Homework Help: General solution of trig functions

1. Jan 2, 2014

BOAS

Hello,

1. The problem statement, all variables and given/known data

find the general solution to cos3θ = sin2θ

2. Relevant equations

3. The attempt at a solution

I know that sinθ = cos(π/2 - θ) but I am unsure of how to apply this when I have sin2θ.

Do I say that sin2θ = cos2(π/2 - θ)?

I think not because when I do this my answer does not agree with what my book says.

Thanks!

2. Jan 2, 2014

BOAS

I thought i'd resolved my problem, but it still does not agree with the book.

sinθ = cos(π/2 - θ)

sin2θ = cos(π/2 - 2θ)

cos3θ = cos(π/2 - 2θ)

3θ = nπ +/- π/2 - 2θ

θ = (nπ +/- π/2 - 2θ)/3

3. Jan 2, 2014

BOAS

I feel like a crazy person talking to myself, but just to save anyone the trouble of replying, I have figured it out.

3θ = nπ +/- π/2 - 2θ

either 3θ = nπ - π/2 - 2θ

or

3θ = nπ + π/2 - 2θ

It works out that θ = π/10(4n+1)

or

θ = π/2(4n-1)

Which is precisely what I wanted :)

Perhaps a mod can delete this thread.

4. Jan 2, 2014

Ray Vickson

I hope a moderator does not delete this thread, because you have certainly not found the general solution.

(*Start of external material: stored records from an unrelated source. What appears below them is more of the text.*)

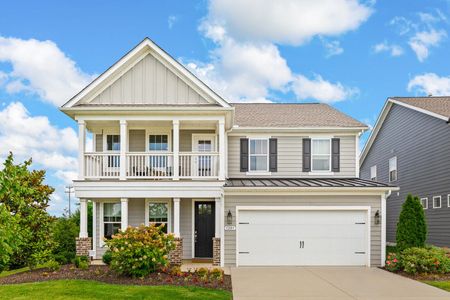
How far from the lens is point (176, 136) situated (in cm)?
1777

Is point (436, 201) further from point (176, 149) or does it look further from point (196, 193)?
point (176, 149)

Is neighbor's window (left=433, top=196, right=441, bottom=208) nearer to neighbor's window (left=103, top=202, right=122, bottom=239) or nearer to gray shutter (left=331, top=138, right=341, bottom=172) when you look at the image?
gray shutter (left=331, top=138, right=341, bottom=172)

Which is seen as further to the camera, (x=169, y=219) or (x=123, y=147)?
(x=169, y=219)

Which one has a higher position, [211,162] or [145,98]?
[145,98]

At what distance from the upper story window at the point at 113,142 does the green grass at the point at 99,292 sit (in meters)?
7.85

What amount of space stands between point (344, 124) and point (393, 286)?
921 centimetres

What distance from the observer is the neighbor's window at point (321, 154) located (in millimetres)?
20891

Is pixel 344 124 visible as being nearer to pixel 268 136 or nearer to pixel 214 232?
pixel 268 136

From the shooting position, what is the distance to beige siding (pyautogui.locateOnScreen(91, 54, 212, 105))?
18.2 m

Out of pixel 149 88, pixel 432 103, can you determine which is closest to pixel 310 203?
pixel 149 88

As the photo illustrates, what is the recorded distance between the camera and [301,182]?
62.4 feet

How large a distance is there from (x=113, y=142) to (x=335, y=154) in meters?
9.64

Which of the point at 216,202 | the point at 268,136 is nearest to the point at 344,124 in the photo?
the point at 268,136

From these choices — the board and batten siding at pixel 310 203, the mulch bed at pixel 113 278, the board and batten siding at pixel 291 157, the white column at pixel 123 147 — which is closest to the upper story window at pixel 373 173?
the board and batten siding at pixel 291 157
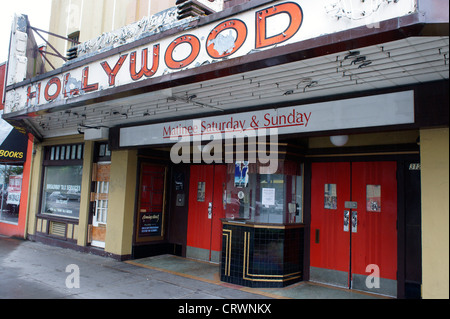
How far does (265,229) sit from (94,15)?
27.1 ft

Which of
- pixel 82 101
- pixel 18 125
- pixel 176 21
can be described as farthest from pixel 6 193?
pixel 176 21

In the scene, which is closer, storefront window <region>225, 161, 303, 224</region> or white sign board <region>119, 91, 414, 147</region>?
white sign board <region>119, 91, 414, 147</region>

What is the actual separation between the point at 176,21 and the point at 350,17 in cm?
313

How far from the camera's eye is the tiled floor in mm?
6179

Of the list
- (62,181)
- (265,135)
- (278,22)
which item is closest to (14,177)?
(62,181)

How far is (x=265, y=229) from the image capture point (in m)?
6.67

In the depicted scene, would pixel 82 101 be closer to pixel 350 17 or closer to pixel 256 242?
pixel 256 242

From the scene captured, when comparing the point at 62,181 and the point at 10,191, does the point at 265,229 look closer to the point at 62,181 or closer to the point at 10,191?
the point at 62,181

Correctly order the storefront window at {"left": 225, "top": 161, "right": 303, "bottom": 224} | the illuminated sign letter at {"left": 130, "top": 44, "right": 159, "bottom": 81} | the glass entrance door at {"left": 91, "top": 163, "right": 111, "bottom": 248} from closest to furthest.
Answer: the illuminated sign letter at {"left": 130, "top": 44, "right": 159, "bottom": 81} → the storefront window at {"left": 225, "top": 161, "right": 303, "bottom": 224} → the glass entrance door at {"left": 91, "top": 163, "right": 111, "bottom": 248}

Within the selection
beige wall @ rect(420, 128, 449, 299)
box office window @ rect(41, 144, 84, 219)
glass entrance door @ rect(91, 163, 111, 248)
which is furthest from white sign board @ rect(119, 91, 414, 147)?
box office window @ rect(41, 144, 84, 219)

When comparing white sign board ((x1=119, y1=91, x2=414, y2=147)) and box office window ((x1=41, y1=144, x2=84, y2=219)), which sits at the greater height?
white sign board ((x1=119, y1=91, x2=414, y2=147))

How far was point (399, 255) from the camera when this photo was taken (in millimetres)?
6047

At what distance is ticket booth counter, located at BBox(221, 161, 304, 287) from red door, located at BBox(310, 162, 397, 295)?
37 centimetres

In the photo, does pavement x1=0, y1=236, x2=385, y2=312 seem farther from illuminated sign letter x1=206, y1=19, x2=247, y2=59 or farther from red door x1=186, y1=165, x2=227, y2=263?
illuminated sign letter x1=206, y1=19, x2=247, y2=59
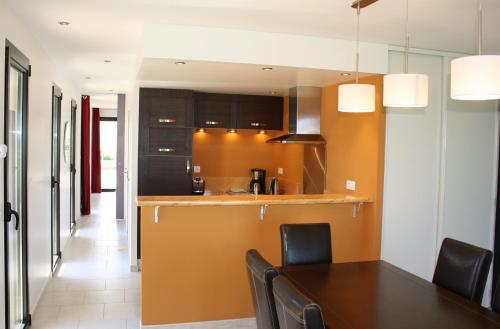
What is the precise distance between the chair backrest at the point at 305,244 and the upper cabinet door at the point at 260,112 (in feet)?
11.7

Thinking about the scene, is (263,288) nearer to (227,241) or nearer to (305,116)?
(227,241)

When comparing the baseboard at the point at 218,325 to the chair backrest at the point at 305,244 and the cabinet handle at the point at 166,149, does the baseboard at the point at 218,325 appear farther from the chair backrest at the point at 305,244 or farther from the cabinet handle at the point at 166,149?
the cabinet handle at the point at 166,149

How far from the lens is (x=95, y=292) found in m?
4.76

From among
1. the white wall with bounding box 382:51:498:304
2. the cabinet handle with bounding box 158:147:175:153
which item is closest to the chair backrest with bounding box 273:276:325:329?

Applying $\sin(\phi) = \cos(\pi/2 \: - \: \phi)$ to $\phi = 2 \theta$, we have
$$\sin(2 \theta) = \cos\left( \frac{\pi}{2} - 2 \theta \right)$$
for what it's worth (which is not much in this problem).

5. Jan 2, 2014

BOAS

My answer agrees with the textbook... Is what i've done not what you'd call the general solution to the original equation, or are you saying I have made a mistake?

Thanks.

6. Jan 2, 2014

Ray Vickson

No, I'm saying I made a dumb mistake, and your solution is OK. Sorry.